**JOB:**
Format the entries below as a JSON list of strings, with one string per line and no blank lines. Leave the pictures out of the answer.

**RECORDS FOR PROCESSING:**
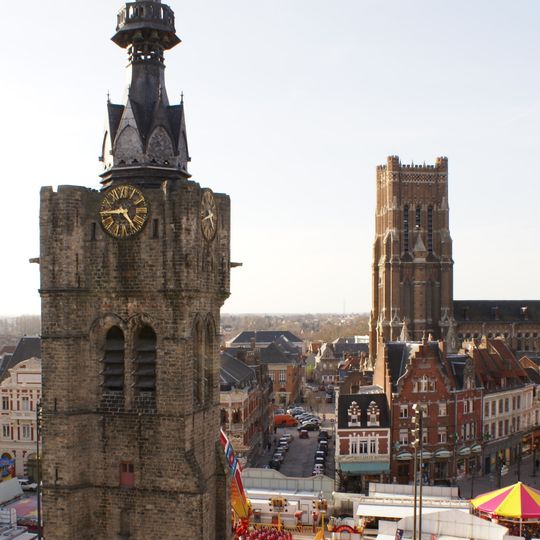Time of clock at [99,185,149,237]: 4:44
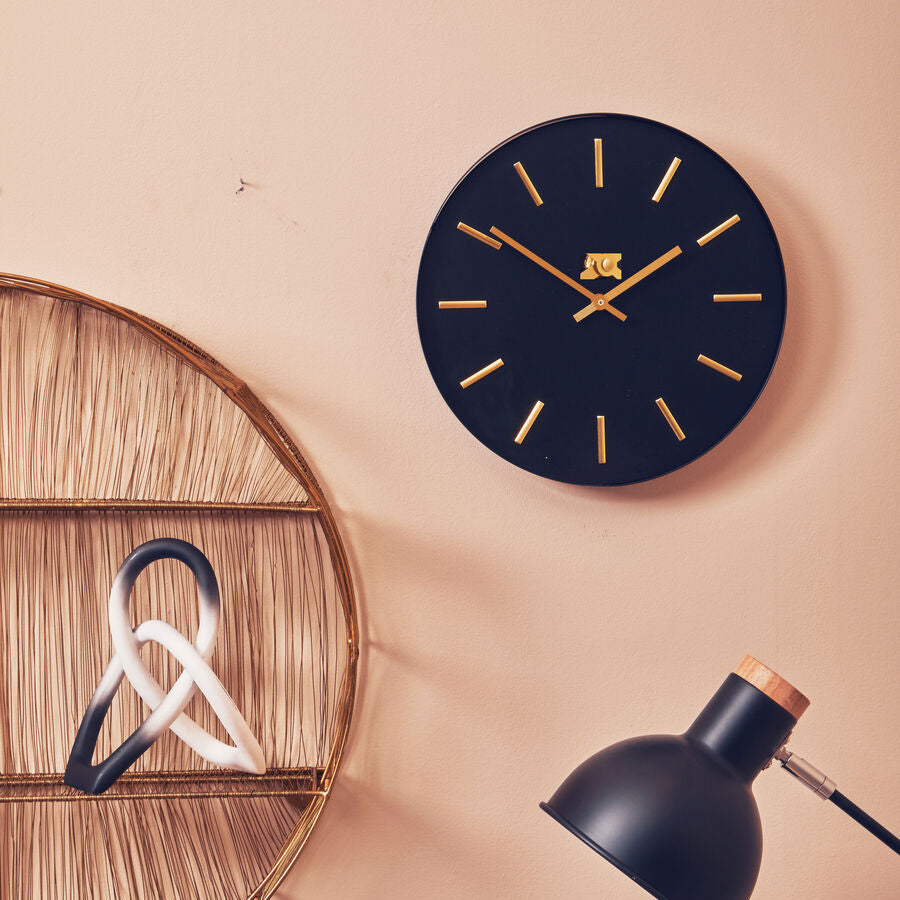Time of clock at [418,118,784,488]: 1:50
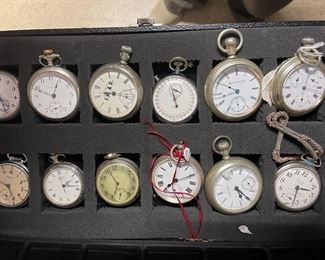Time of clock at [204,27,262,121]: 9:42
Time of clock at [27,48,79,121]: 12:48
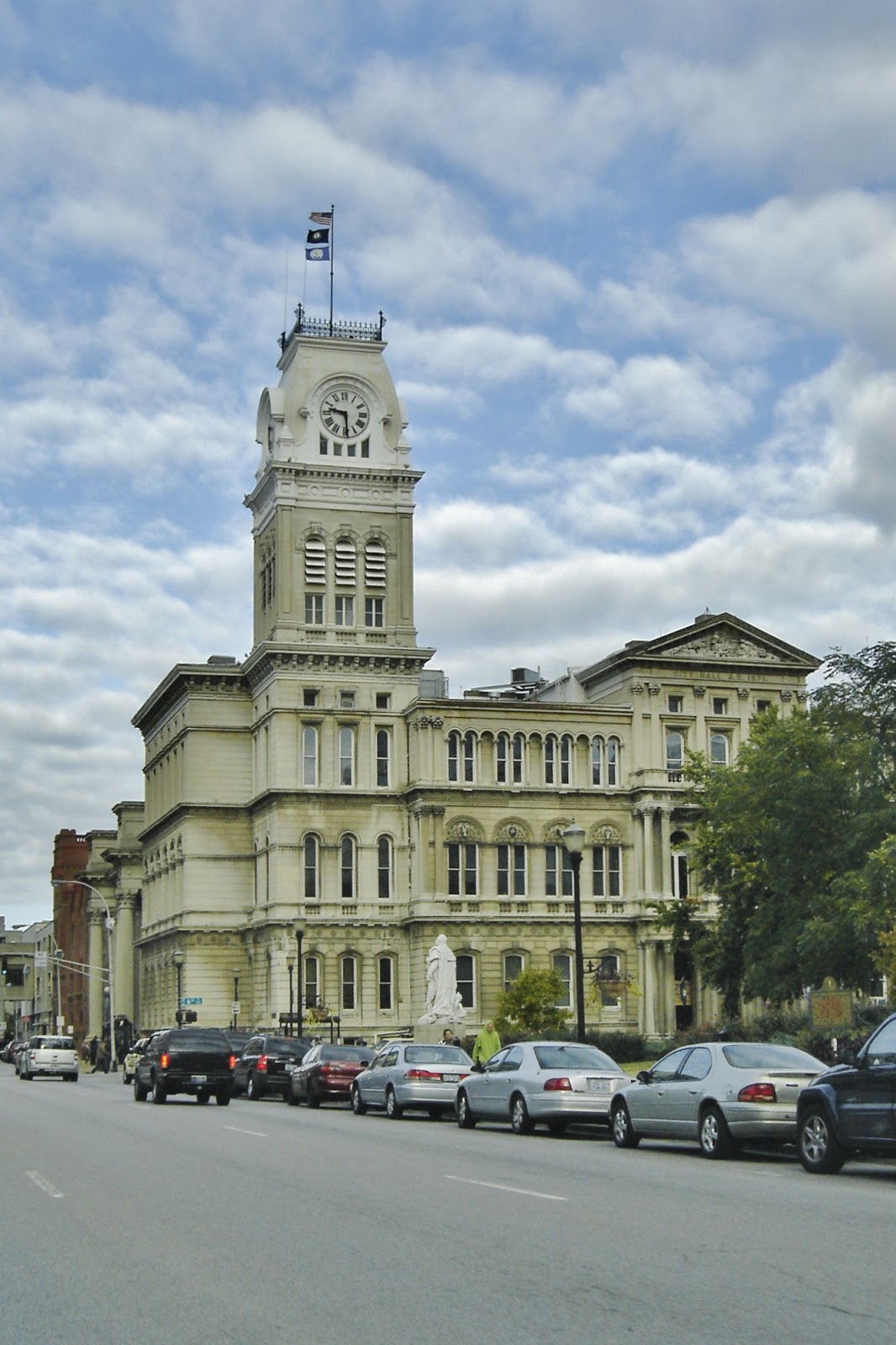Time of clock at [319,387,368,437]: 9:29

**TASK RESULT:**
[
  "Time of clock at [99,185,149,237]: 4:44",
  "Time of clock at [418,118,784,488]: 1:50",
  "Time of clock at [204,27,262,121]: 9:42",
  "Time of clock at [27,48,79,121]: 12:48",
  "Time of clock at [319,387,368,437]: 9:29"
]